Ese modo de ver las cosas le ha valido la crítica algunos sectores del periodismo deportivo, que lo ven como frío, distante y demasiado defensivo.

Su imagen también se ha visto manchada por un caso judicial, en el cual un juez le recriminó que le mintiera a la Justicia. En 2010, luego del Mundial de Sudáfrica, Tabárez denunció por robo a su mucama. Según la acusación, la mujer le había robado 500.000 dólares usando las tarjetas de crédito y débito de su familia.
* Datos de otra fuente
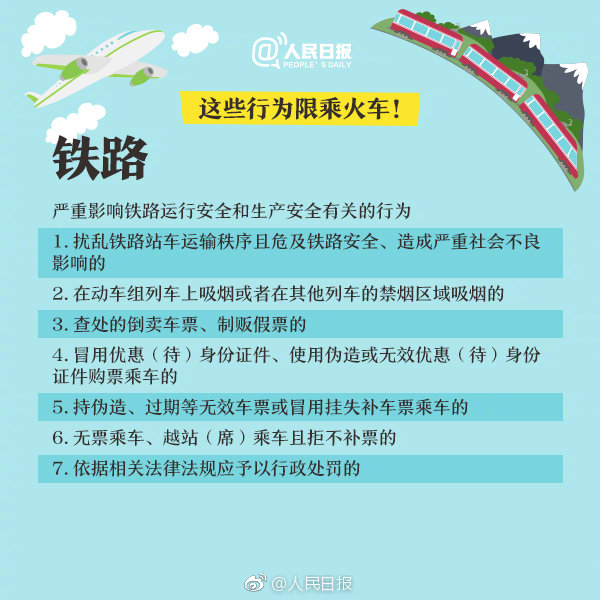 @人民日报
PEOPLE'S DAILY

这些行为限乘火车！

铁路

严重影响铁路运行安全和生产安全有关的行为

1. 扰乱铁路站车运输秩序且危及铁路安全、造成严重社会不良影响的

2. 在动车组列车上吸烟或者在其他列车的禁烟区域吸烟的

3. 查处的倒卖车票、制贩假票的

4. 冒用优惠（待）身份证件、使用伪造或无效优惠（待）身份证件购票乘车的

5. 持伪造、过期等无效车票或冒用挂失补车票乘车的

6. 无票乘车、越站（席）乘车且拒不补票的

7. 依据相关法律法规应予以行政处罚的

@人民日报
En un fallo que llegó recién en febrero de 2014, el juez que entendió el caso, Homero da Costa, le dio la razón, pero le recriminó haber mentido al negar en el juzgado que mantenía una relación extramarital con la mujer.

Respecto al Mundial de Brasil, Tabárez ha señalado que su principal preocupación es que los jugadores lleguen en las mejores condiciones. "Se habla de la historia de los equipos, de su tradición, de las copas que han ganado. Pero nadie sabe de cómo van a llegar físicamente los equipos. Y para mí eso es algo decisivo", advirtió.

Tabárez dice que lo del "grupo de la muerte" que integra Uruguay junto con Inglaterra, Italia y Costa Rica es un invento de los periodistas, a quienes suele criticar recurrentemente.

"Cualquier rival que nos tocara iba a ser difícil, eso es cosa de los medios, ponerle nombre a determinado grupo. Lo mismo me decían del grupo de Sudáfrica, me daban las condolencias, y ganamos el grupo", señaló al aludir a la llave de primera ronda de hace cuatro años en la que enfrentaron al país anfitrión, Francia y México.

También se niega a vincular el próximo Mundial con el de 1950, también disputado en Brasil, cuando Uruguay venció 2-1 a los locales en la mítica final del Maracaná. "No tiene nada que ver Maracaná con lo que va a suceder en este Mundial. El fútbol era otro, Brasil era otro y Uruguay era otro, ocupaba un lugar de preponderancia en el mundo que ahora no".

Como director técnico de clubes, a los logros ya citados, hay que sumarle el título de campeón de la Copa Libertadores de América que obtuvo dirigiendo a Peñarol en 1987.